Dans les conditions actuelles, la Coupe de l'UEFA, où les Marseillais seront opposés ce jeudi soir aux Ukrainiens de Dnipropetrovsk fait figure de session de rattrapage. Ce petit club sur le plan européen compte pour seul palmarès deux titres de champion d'URSS et une Coupe d'URSS, dans les années 80 avant l'indépendance ukrainienne. De plus, le championnat national est à l'heure actuelle interrompu du fait de l'hiver et les joueurs de «Dnipro» pourraient être un peu courts physiquement. Pas le droit à l'erreur donc pour Barthez et ses coéquipiers. Il faudra toutefois se méfier de la formation ukrainienne qui a sorti le Dinamo Zagreb et Hambourg au cours des deux tours précédents. Les Marseillais avouent ne rien connaître de leurs adversaire, à l'image de Beye : «le problème c'est qu'on va vers l'inconnu, on ne connaît rien de cette équipe. Moi, je ne sais même pas comment s'appellent les joueurs.» Cependant, pas d'excès de confiance déplacé : «'il faudra prendre ce rendez-vous au sérieux. Il faut se souvenir qu'une équipe comme Lyon a eu des mauvaises surprises par le passé contre ce type de formation.» L'UEFA est une belle possibilité de prolonger l'aventure européenne débutée en Ligue des Champions et héritage de l'ère Perrin. Cette Coupe est le dernier moyen de relever la tête et d'enfin se montrer à la hauteur des ambitions que le groupe nourrissait en début de saison. En effet, on voit mal comment Marseille pourrait s'illustrer dans les compétitions nationales, du fait de l'élimination dans les deux Coupes et de la position critique en championnat.

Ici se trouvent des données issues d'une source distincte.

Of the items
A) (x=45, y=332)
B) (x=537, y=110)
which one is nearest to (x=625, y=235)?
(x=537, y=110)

Une victoire au Vélodrome rendrait un peu moins délicat un déplacement en Ukraine toujours problématique, du fait des conditions climatiques et de terrain rencontrées à cette époque. Le retour sera joué jeudi prochain, le 4 mars. En cas de revers, la colère pourrait bien monter encore d'un cran, étant donnée la supériorité des Marseillais sur le papier. Aux Olympiens de nous prouver qu'ils sont capables de trouver la motivation et la concentration nécessaires dans une rencontre piège.

Le joueur : Didier Drogba

Indispensable, tout simplement. Comme nous l'avons constaté, l'OM gagne presque à chaque fois que Didier Drogba marque et se morfond pendant ses périodes de mutisme. L'Ivoirien de 25 ans pointe désormais en deuxième position du classement des buteurs avec 15 réalisations, à deux unités de l'Auxerrois Djibril Cissé. Ses récentes performances lui ont permis d'obtenir le trophée du joueur du mois pour janvier. Capable de débloquer un match d'une frappe des vingt mètres ou de jouer un rôle de finisseur, il impressionne par sa vitesse et son explosivité. Il s'impose comme la star de l'OM, malgré seulement 69 matchs en L1 (et 34 buts).

La stat : 32

C'est le nombre de joueurs utilisés en Ligue 1 cette saison. Cette stat prouve les difficultés qu'ont éprouvées successivement Perrin et Anigo à mettre en place une équipe-type. Des tâtonnements qui ne facilitent pas les automatismes et qui dénotent aussi des déceptions quant aux présumés titulaires. Les nombreux mouvements de joueurs expliquent partiellement ce chiffre, tout comme ils sont en partie à l'origine des problèmes évoqués ci-dessus.

La décla : Brahim Hemdani

Comme le démontrent les propos du milieu marseillais après la rencontre face à Nantes, l'optimisme est toujours de rigueur dans la cité phocéenne : «il reste encore treize matchs, tout reste encore possible.»